“Perdemos o nosso ícone, o camarada Marcelino dos Santos”, informou nesta terça-feira (11) o presidente de Moçambique, Filipe Nyusi. Ele lamentou a morte do homem que marcou a luta pela independência do país, mas ressaltou que ele já fora declarado herói nacional antes de sua morte, aos 90 anos de idade.
Marcelino dos Santos nasceu em 20 de maio de 1929, no Lumbo, província de Nampula. Ele foi um dos fundadores da Frente de Libertação de Moçambique (Frelimo), o grupo que combateu o colonialismo português no país. No período pós-independência, ocupou algumas posições importantes, quando a organização se tornou um partido político e assumiu o governo do país.
Ele foi uma figura central na política moçambicana, considerado um “líder na sombra” dentro da Frelimo, que governa o país desde o fim do período colonial. Marcelino também se tornou um dos símbolos do nacionalismo africano.
Uma das suas maiores contribuições após a independência, em 1975, foi a atuação na construção do Estado. Mesmo tendo sido considerado ainda em vida um herói nacional, Santos não escapou a alguns questionamentos em certos momentos de sua história. No entanto, seu protagonismo na construção do nacionalismo na África e na subsequente edificação dos movimentos de libertação fez seu nome ultrapassar fronteiras e conquistar respeito internacional.
“Ele também imprimiu algo muito importante dentro da Frelimo, que era o respeito pelas coisas públicas, o respeito por aquilo que era da organização, a disciplina, etc.”, destaca o historiador Yussuf Adam. “Marcelino nunca foi presidente da Frelimo. Recebia as funções que lhe eram dadas e as executava. Mas, tinha uma grande característica: era o ‘líder antilíder’, era aquele que conseguia dirigir sem ser o chefe formal, e isso é algo que realmente devemos a Marcelino dos Santos’, ressaltou Adam.
Ele escreveu os primeiros estatutos da Frelimo, após a união dos três movimentos nacionalistas Udenamo, Manu e Unamo. Logo após a independência, Santos foi o primeiro-ministro da Planificação e Desenvolvimento e ao mesmo tempo era o presidente da primeira Assembleia Popular, que liderou até 1994, quando Moçambique realizou as primeiras eleições de sua história.
Mas nem tudo correu sempre bem. Há episódios não devidamente esclarecidos na história do partido e do país que levantaram suspeitas em seus correligionários.
“Marcelino foi o responsável pelo Plano Perspectivo Econômico Indicativo, o grande plano de transformar Moçambique numa economia socialista. Mas é preciso ter cuidado com o que chamo de discurso público e o privado, porque a Frelimo, de uma forma ou de outra, durante muitos anos teve uma gestão coletiva e as decisões eram coletivamente tomadas. No fórum privado poderá haver algumas coisas que poderiam ser menos abonatórias”, observou o historiador.
“O meu problema nunca foi o de ser presidente”

+-------+

### Requisitos do exercício
**a.** De acordo com o texto sobre Marcelino dos Santos, em que data e em que lugar ele nasceu?
**b.** Reescreva o trecho do texto sobre Marcelino dos Santos que começa com as palavras "Ele foi uma" e termina com "conquistar respeito internacional.", trocando "nacionalismo africano" por "pan-africanismo".

### Informações exibidas

+-------+

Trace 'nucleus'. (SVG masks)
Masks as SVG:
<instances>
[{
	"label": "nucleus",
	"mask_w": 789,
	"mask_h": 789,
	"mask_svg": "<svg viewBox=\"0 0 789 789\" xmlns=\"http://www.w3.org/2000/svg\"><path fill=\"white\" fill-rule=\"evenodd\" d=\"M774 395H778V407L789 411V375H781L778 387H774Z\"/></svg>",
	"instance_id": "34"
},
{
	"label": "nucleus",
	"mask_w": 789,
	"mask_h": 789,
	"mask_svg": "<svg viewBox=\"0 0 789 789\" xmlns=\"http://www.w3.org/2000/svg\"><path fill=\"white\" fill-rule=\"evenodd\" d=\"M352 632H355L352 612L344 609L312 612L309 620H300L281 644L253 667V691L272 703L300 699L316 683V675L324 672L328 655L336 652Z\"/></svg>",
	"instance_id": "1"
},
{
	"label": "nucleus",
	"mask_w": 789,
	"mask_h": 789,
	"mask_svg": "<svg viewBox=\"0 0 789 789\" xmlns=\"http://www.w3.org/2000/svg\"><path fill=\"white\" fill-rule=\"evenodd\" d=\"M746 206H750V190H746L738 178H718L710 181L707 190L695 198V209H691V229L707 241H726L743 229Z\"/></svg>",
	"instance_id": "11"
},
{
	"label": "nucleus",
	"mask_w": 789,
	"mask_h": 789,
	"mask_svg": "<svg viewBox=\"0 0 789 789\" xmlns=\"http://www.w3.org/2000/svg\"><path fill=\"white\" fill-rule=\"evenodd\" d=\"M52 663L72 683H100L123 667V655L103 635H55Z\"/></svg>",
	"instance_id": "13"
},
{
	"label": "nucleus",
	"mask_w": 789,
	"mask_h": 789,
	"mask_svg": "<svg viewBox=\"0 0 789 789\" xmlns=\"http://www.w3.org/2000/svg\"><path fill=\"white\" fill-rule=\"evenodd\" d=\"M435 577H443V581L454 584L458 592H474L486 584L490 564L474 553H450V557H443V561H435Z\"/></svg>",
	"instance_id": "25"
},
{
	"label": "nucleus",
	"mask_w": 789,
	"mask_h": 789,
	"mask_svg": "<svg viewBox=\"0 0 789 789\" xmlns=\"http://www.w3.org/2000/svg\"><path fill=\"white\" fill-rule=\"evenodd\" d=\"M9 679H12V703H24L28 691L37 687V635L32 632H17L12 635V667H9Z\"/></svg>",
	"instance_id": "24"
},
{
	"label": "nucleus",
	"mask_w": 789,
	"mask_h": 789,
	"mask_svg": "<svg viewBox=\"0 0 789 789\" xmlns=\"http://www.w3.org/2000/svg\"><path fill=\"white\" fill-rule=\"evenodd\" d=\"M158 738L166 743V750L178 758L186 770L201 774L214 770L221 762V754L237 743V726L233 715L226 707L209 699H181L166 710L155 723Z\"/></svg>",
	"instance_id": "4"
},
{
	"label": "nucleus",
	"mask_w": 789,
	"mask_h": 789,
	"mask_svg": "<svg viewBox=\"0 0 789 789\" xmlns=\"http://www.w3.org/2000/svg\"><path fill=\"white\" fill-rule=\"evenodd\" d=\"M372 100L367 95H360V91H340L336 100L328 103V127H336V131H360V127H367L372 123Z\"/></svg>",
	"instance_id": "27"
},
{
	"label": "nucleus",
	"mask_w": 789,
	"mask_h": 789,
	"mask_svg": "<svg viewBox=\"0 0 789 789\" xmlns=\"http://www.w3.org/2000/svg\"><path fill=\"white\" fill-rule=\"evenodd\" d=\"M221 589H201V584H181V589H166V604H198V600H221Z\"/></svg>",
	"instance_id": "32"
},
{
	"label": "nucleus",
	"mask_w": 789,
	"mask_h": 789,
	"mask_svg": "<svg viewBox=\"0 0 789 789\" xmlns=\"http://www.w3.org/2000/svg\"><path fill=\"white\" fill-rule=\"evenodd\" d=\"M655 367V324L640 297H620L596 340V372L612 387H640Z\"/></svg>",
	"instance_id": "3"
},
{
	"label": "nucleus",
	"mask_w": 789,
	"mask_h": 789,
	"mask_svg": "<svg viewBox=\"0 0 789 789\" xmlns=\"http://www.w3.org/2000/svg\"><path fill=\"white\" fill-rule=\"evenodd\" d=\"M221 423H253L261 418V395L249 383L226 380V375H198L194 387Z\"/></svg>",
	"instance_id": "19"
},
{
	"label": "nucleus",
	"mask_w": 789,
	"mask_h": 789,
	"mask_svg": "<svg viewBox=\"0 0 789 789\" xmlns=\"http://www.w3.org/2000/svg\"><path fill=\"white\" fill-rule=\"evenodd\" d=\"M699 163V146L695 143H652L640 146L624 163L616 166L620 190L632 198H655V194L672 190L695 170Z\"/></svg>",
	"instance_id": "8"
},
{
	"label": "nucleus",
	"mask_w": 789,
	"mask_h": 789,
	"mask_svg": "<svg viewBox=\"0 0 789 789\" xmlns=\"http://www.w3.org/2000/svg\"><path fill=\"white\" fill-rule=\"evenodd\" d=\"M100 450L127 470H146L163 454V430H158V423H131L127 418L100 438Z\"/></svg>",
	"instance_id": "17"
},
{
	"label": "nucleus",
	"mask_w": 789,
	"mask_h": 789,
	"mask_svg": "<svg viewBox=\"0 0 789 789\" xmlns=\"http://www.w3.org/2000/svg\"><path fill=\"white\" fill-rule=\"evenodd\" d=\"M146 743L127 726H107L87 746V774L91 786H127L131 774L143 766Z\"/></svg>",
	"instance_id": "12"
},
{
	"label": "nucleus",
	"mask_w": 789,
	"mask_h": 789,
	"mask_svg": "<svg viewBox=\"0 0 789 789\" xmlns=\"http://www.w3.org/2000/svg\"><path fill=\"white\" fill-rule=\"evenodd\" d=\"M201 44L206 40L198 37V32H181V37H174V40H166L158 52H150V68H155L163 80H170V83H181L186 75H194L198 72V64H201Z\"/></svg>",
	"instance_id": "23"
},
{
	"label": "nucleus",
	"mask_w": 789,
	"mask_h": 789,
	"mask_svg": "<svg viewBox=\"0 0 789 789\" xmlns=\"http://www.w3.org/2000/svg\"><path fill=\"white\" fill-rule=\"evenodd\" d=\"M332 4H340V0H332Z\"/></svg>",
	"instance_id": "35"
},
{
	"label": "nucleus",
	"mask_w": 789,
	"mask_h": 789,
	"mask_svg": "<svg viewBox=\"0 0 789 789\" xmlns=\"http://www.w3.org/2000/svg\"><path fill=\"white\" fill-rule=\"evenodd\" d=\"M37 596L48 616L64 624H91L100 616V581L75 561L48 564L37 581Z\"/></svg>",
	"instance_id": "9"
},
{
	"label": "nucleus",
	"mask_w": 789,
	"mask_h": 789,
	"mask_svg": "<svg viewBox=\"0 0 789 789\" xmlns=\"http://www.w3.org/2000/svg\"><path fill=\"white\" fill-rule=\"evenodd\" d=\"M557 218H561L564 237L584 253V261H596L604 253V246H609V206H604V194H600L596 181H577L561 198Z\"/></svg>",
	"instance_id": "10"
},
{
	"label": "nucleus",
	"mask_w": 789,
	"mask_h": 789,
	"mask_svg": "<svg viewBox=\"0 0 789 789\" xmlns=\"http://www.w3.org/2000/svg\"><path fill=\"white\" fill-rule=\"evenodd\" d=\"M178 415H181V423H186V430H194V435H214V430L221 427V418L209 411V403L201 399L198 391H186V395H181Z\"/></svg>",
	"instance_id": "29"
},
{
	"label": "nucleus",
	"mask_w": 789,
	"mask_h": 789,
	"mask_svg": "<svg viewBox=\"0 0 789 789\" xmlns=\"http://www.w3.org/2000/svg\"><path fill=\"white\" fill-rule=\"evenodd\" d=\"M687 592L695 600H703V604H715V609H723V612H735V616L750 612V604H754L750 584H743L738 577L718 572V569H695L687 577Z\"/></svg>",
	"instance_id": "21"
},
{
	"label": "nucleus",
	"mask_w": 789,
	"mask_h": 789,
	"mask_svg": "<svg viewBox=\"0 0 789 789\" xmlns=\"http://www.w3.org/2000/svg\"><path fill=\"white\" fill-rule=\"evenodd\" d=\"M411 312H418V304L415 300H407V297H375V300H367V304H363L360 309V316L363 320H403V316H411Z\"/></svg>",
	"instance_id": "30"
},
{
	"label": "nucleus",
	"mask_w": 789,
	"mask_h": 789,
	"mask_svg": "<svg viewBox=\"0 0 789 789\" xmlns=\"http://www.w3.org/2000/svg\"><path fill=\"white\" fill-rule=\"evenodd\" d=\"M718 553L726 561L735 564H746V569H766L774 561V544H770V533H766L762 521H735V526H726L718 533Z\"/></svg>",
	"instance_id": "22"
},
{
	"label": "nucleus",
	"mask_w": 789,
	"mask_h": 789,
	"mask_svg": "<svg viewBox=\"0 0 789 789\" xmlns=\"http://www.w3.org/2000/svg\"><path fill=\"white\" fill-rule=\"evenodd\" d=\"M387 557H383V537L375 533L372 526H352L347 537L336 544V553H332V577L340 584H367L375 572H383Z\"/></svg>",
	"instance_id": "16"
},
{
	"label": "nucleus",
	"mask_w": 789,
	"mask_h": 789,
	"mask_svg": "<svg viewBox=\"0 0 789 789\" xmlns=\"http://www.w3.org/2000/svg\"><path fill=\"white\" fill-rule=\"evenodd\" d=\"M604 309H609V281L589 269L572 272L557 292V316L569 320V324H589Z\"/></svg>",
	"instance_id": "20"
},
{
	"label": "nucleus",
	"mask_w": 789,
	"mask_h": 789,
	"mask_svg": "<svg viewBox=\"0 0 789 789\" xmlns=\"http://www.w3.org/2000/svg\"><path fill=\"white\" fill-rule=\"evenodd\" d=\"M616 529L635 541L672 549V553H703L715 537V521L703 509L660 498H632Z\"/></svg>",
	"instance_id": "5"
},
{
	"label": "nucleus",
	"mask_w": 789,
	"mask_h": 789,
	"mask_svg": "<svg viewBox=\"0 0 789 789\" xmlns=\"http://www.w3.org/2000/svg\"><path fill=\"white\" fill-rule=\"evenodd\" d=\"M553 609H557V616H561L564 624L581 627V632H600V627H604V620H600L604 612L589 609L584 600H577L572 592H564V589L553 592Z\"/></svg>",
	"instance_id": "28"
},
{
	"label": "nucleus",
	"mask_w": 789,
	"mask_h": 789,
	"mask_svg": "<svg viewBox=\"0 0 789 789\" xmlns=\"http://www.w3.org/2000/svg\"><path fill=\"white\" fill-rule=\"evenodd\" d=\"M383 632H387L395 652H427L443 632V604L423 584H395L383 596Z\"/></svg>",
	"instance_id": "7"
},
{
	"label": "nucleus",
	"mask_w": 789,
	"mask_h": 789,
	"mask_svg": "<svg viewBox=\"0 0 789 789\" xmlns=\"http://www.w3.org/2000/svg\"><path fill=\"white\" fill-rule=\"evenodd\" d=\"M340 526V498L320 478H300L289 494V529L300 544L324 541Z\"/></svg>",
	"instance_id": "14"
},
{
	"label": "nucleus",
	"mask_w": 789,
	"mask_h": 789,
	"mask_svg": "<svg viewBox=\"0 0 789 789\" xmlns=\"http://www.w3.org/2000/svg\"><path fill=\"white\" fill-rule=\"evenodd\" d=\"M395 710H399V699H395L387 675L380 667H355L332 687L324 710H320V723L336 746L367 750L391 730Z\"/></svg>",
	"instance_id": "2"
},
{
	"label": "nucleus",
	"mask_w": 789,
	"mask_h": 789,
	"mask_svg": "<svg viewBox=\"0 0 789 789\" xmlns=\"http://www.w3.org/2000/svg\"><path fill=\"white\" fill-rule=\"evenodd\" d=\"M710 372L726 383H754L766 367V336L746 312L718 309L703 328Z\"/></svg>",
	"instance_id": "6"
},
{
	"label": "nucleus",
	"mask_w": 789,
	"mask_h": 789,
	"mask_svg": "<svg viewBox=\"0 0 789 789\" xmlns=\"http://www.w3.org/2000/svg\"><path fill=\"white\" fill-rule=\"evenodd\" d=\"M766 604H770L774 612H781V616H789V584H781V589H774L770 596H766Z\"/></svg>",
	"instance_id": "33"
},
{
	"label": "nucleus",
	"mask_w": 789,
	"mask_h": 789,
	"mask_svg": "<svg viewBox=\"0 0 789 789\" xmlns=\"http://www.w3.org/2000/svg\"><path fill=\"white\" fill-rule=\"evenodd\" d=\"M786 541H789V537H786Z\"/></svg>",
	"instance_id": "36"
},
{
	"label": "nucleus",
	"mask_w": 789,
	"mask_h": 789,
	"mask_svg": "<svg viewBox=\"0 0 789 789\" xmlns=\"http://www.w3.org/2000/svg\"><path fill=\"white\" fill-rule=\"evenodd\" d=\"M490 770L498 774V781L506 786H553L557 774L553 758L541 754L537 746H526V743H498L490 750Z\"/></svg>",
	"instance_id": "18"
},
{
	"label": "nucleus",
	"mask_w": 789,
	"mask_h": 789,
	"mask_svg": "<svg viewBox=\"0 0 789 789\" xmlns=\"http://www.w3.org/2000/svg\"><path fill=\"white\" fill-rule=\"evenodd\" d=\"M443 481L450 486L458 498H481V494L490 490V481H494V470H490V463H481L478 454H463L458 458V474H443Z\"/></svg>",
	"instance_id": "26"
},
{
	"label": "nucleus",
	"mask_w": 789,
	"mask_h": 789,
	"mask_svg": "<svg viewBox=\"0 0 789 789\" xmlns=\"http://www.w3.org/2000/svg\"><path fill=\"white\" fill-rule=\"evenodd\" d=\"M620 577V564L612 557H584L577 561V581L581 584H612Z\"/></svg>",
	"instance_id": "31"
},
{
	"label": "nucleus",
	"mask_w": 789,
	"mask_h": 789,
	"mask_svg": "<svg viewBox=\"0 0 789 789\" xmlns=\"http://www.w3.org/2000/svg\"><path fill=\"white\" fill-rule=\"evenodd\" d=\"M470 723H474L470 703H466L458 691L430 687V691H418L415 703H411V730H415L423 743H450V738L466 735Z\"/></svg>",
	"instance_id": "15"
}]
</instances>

+-------+

### Resultados por tarefa
**a.** Ele nasceu em 20 de maio de 1929, no Lumbo, província de Nampula.

**b.**
Ele foi uma figura central na política moçambicana, considerado um “líder na sombra” dentro da Frelimo, que governa o país desde o fim do período colonial. Marcelino também se tornou um dos símbolos do pan-africanismo.
Uma das suas maiores contribuições após a independência, em 1975, foi a atuação na construção do Estado. Mesmo tendo sido considerado ainda em vida um herói nacional, Santos não escapou a alguns questionamentos em certos momentos de sua história. No entanto, seu protagonismo na construção do nacionalismo na África e na subsequente edificação dos movimentos de libertação fez seu nome ultrapassar fronteiras e conquistar respeito internacional.